── EXTRAIT FOURNI
Dimitri Fraeys maintient en outre qu'il faudra adopter des stratégies plus dynamiques permettant d'identifier les produits du Québec et l'achat local.

« Il y a de plus en plus de produits importés sur les tablettes des supermarchés et des commerces qui vendent des produits alimentaires, constate-t-il. D'où l'importance de mettre en valeur les produits transformés chez nous. »

Il déplore toutefois que le gouvernement libéral, « pour des raisons budgétaires », ait cessé de financer les campagnes publicitaires d'achat local il y a deux ans. « On a pourtant un logo fort, avec Aliments du Québec, qui permet de bien identifier nos produits auprès des transformateurs », fait-il valoir.

Le professeur Maurice Doyon, du département d'économie agroalimentaire et des sciences de la consommation de l'Université Laval, va plus loin. Il propose d'instaurer un « bulletin des détaillants » pour mesurer le pourcentage de produits frais et transformés du Québec dans leurs magasins.

« Comme on le fait pour mesurer le rendement des écoles des commissions scolaires à l'échelle de la province », soulève-t-il.

« On pourrait constituer des équipes qui se rendraient dans les supermarchés pour répertorier les produits d'ici et ceux qui sont importés », ajoute le professeur. Il a abordé cette question dans une étude récente réalisée avec Raymond Dupuis, directeur de projet au Centre interuniversitaire de recherche en analyse des organisations (CIRANO).

« Même le Canadian Tire du coin vend de la bouffe. Il y a aussi Dollarama et Amazon, sans parler des pharmacies. Ça change la donne. » - Maurice Doyon, professeur au département d'économie agroalimentaire et des sciences de la consommation de l'Université Laval

UNE GRANDE PRESSION

Un fait demeure : les plus petits acteurs de l'industrie - dominée par les Agropur, Olymel, Lassonde, Agropur et Bonduelle - ressentent la pression exercée par les grands de la distribution, « qui évoluent eux aussi dans un marché très compétitif », observe M. Doyon.

« On pourrait même s'attendre, dans un avenir pas si lointain, à des changements importants dans la façon de distribuer les produits alimentaires dans les supermarchés ou ailleurs, anticipe-t-il. Il pourrait y avoir, d'un côté, d'immenses entrepôts automatisés qui vont remplacer les magasins traditionnels et, de l'autre, des petites épiceries très spécialisées. »

« Déjà, aux États-Unis, on observe ce phénomène. Les consommateurs achètent leurs produits en ligne et viennent les cueillir dans les entrepôts. On parle du clic and collect. »
────
_À FAIRE:_
(1) Dans l'extrait sur les produits du Québec, qu'est-ce que Maurice Doyon propose d'instaurer pour mesurer le pourcentage de produits frais et transformés du Québec dans les magasins ?
(2) Poursuivez l'extrait sur les produits du Québec après sa dernière phrase.
── DONNÉES ENREGISTRÉES
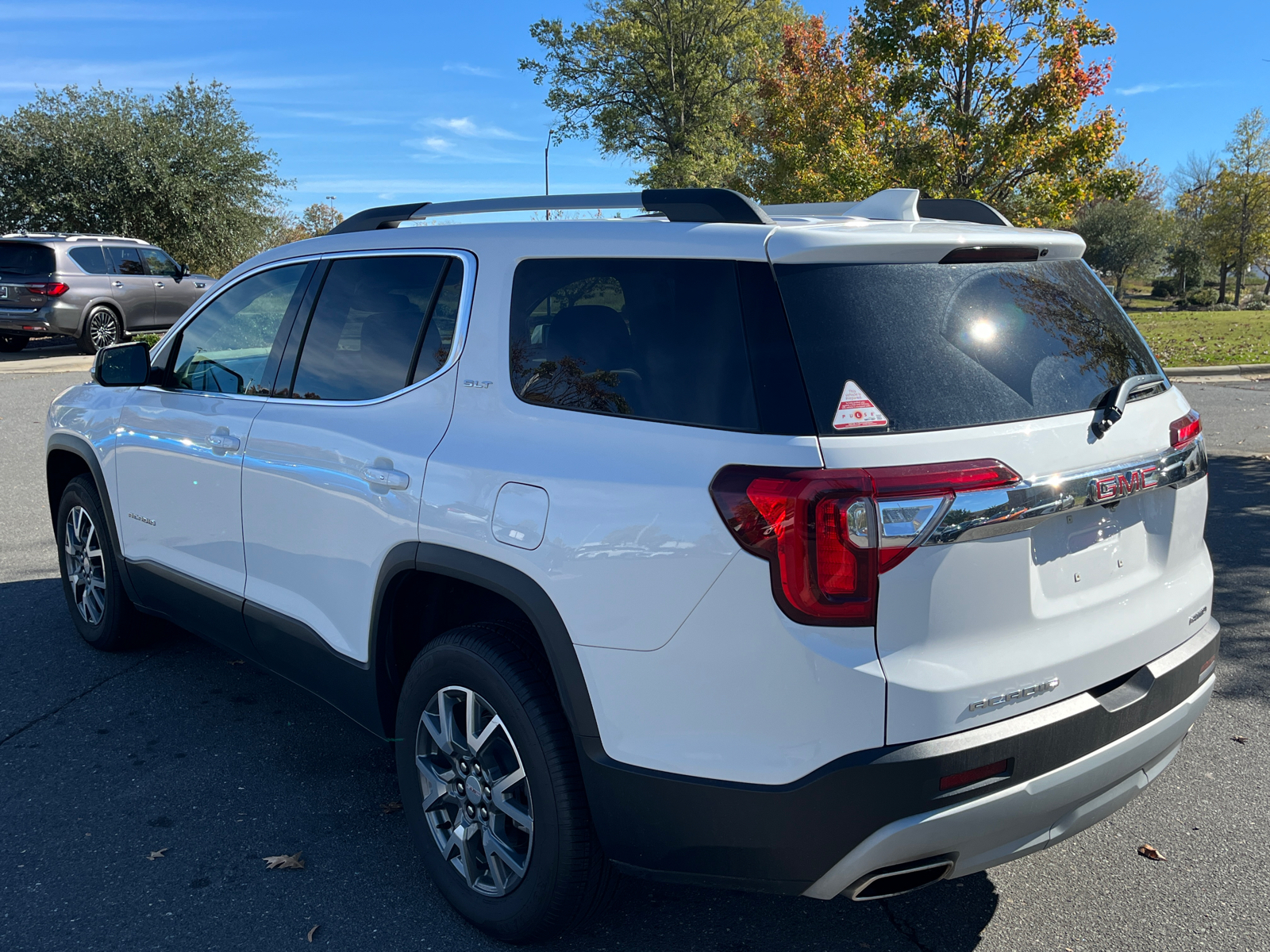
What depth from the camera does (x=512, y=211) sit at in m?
────
_RÉPONSES PAR TÂCHE:_
(1) Un « bulletin des détaillants ».

(2)
La tendance est lourde, rappelle le professeur. « Il y a 10 ans à peine, note-t-il, environ 90 % de l'alimentation était achetée dans les supermarchés. En 2016, c'est 80 %. »

LA TRANSFORMATION ALIMENTAIRE EN CHIFFRES

1500

Nombre d'entreprises actives dans le secteur au Québec

62 000

Nombre d'emplois liés à la transformation alimentaire dans la province

7,5 milliards

Valeur des exportations de produits alimentaires transformés au Québec en 2015. Les trois denrées alimentaires transformées au Québec les plus vendues dans le monde sont le porc, le chocolat et le soya.

Sources : CTAQ et MAPAQ

PÉNURIE DE MAIN-D'OEUVRE

Les entreprises de transformation alimentaire ont du mal à recruter de la main-d'oeuvre qualifiée et c'est ce qui explique, en partie, l'urgence d'automatiser leurs usines pour produire à un rythme soutenu. « Les chercheurs d'emploi doivent savoir qu'il y a de bons postes à pourvoir dans notre secteur d'activité, souligne Dimitri Fraeys, vice-président du Conseil de la transformation alimentaire. Nous devons prendre les devants pour le leur faire savoir. » Pour ce faire, le Conseil lancera officiellement cet automne le site À table Québec emploi, sur lequel les employeurs afficheront les postes à pourvoir. « Ce sera un peu comme Jobboom et Workopolis, précise le vice-président. L'objectif, c'est de valoriser les métiers de la transformation et d'en faire la promotion. » Il y a aussi le dossier des travailleurs étrangers autonomes qui préoccupe les transformateurs, qui souhaitent voir le fédéral faire preuve de plus de souplesse quand vient le moment de recruter de la main-d'oeuvre du Mexique et du Guatemala.